** START OF Selected passage **

We began working on a thing.

------
rodrigocoelho
I met a cofounder while interviewing potential customers during the early
validation, pre MVP. His questions were smart, he knew the market and has been
a founder before. Right after the meeting, I called my other cofounder and
told her we should setup a meeting and get him onboard.

------
zznik
I met my cofounder Alexander in university hostel. We lived in the same block
but different rooms =) Now we are building service for ecommerce
[http://mydataprovider.com/](http://mydataprovider.com/)

------
fapi1974
This is extremely timely for me. I met my co-founder 10 years ago, and we got
on super well and made a great match. She had to bail for personal reasons,
and now I face the decision of whether to continue solo, find another
cofounder, or fold up shop.

------
id122015
It is known thay many startup guys are single. And me and my cofounder, for
our no longer existing startup, met in a place whith a group of other guys.
All of us were going to meet one woman. For private affairs. Its a strange
situation but it happens.

------
waqasaday
She was my teacher’s sister, we became friends in 2004. Stayed in touch,
started first startup in 2010, later started working again on a small project
in 2011, which eventually became our current startup Markhor. Got married
together in 2015!

** END OF Selected passage **
** START OF Source data **

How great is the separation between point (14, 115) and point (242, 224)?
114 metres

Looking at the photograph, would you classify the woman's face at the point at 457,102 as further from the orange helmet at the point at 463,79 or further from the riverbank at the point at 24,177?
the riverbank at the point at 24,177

** END OF Source data **

* [Exercise brief] Extend the forum thread about how people met their cofounders, picking up right after its final post.

* [Exercise result]
------
agibsonccc
Slept 20 ft away from each other at a hacker hostel in SF.

------
mnbbrown
Startup Catalyst in 2014.
[http://www.startupcatalyst.com.au/](http://www.startupcatalyst.com.au/)

------
vram22
There was and maybe still is this site called TechCofounder that was started
some years ago, by a Korean guy (maybe in the States).

------
chester195
My cofounder's wife hired me to tutor their kids in maths during my PhD.

Got talking about some ideas after a lesson and hit it off.

------
omarforgotpwd
He was my my college professor teaching calulus: my first class of my first
day of freshman year.

------
crystalPalace
I was a cofounder and became acquainted with the founder through a mutual
friend.

------
ralmidani
Taking CS50 at Harvard Extension School; we chatted during the TF-led section.

------
Exuma
One through a forum, one through this previous cofounder

------
skraelingjar
My cofounder is an old friend from high school.

------
gkop
Through a friend of a friend.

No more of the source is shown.